== ACTIVITY ==
This exercise calls for the data below to be retyped exactly, minus any images.

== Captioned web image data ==
----

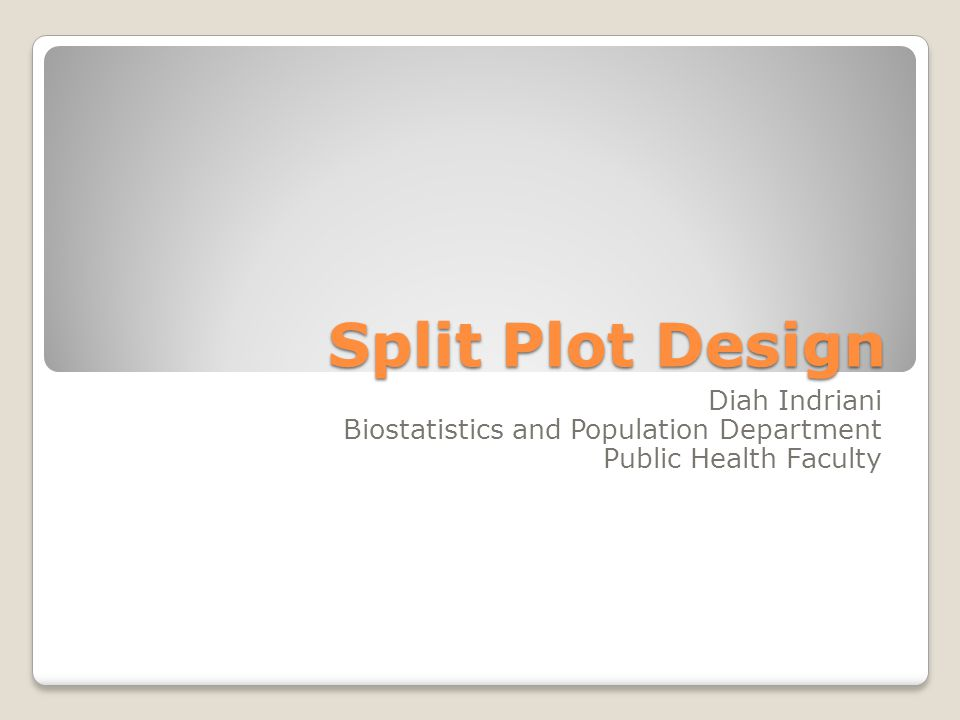 Split Plot Design Diah Indriani Biostatistics and Population Department Public Health Faculty
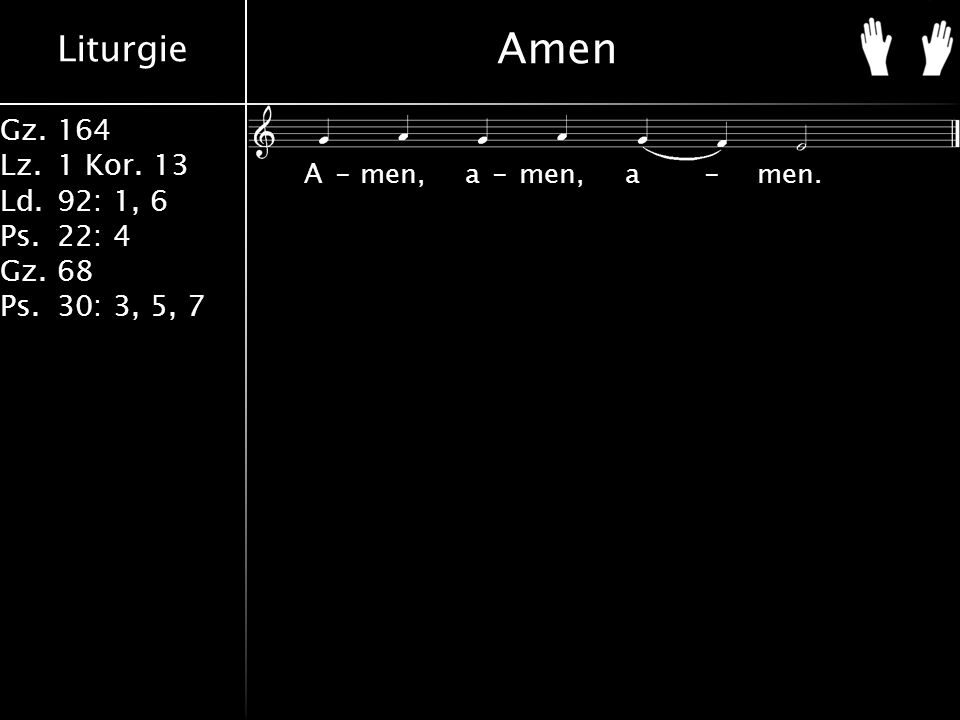 Liturgie Gz.164 Lz.1 Kor. 13 Ld.92: 1, 6 Ps.22: 4 Gz.68 Ps.30: 3, 5, 7 Amen A-men, a-men, a-men.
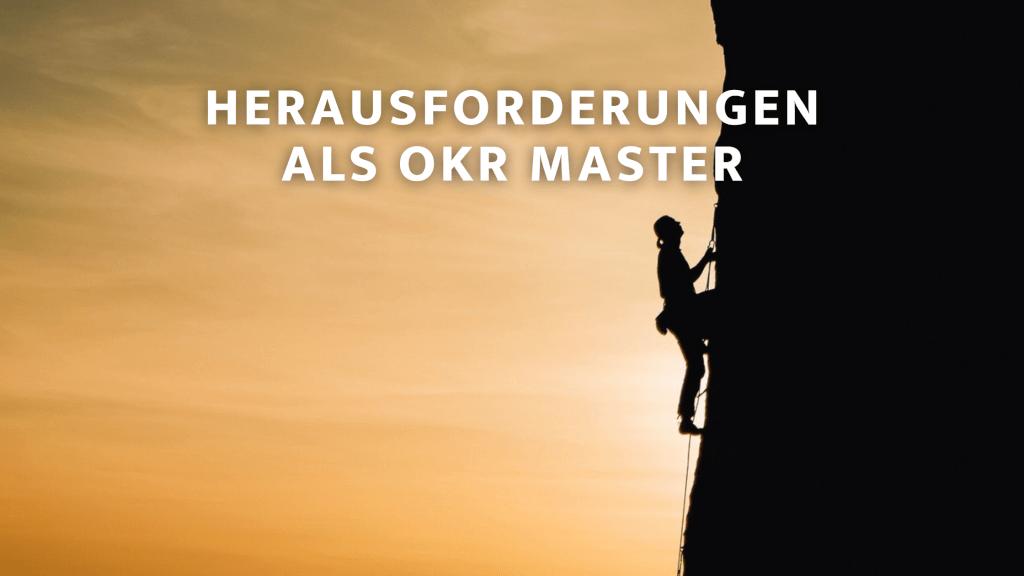 Herausforderungen als OKR Master - Erfahrungen aus der Praxis #okrmasterlife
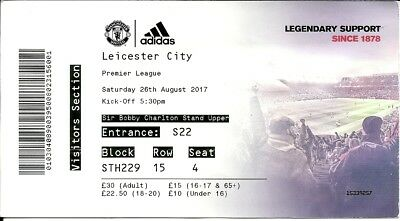 MANCHESTER UNITED v LEICESTER CITY 26.08.17 PREMIER LEAGUE USED TICKET STUB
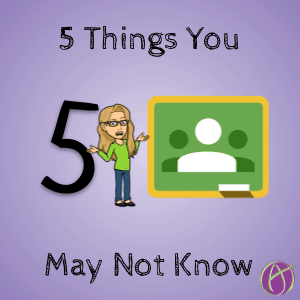 5 Things you may not know about Google Classroom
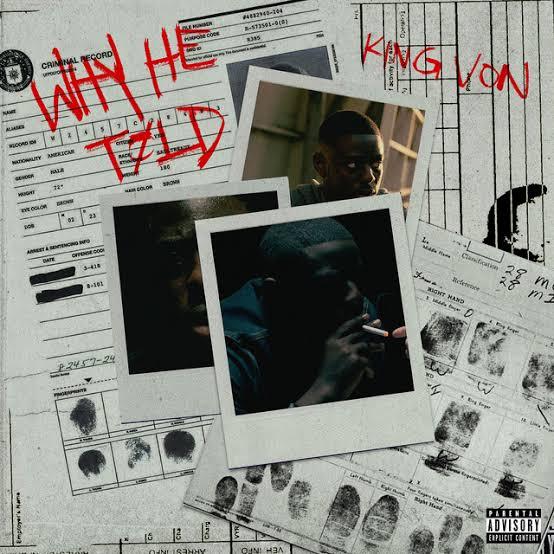 KING VON WHY HE TOLD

----

== EXERCISE ANSWER ==
 Split Plot Design Diah Indriani Biostatistics and Population Department Public Health Faculty
 Liturgie Gz.164 Lz.1 Kor. 13 Ld.92: 1, 6 Ps.22: 4 Gz.68 Ps.30: 3, 5, 7 Amen A-men, a-men, a-men.
 Herausforderungen als OKR Master - Erfahrungen aus der Praxis #okrmasterlife
 MANCHESTER UNITED v LEICESTER CITY 26.08.17 PREMIER LEAGUE USED TICKET STUB
 5 Things you may not know about Google Classroom
 KING VON WHY HE TOLD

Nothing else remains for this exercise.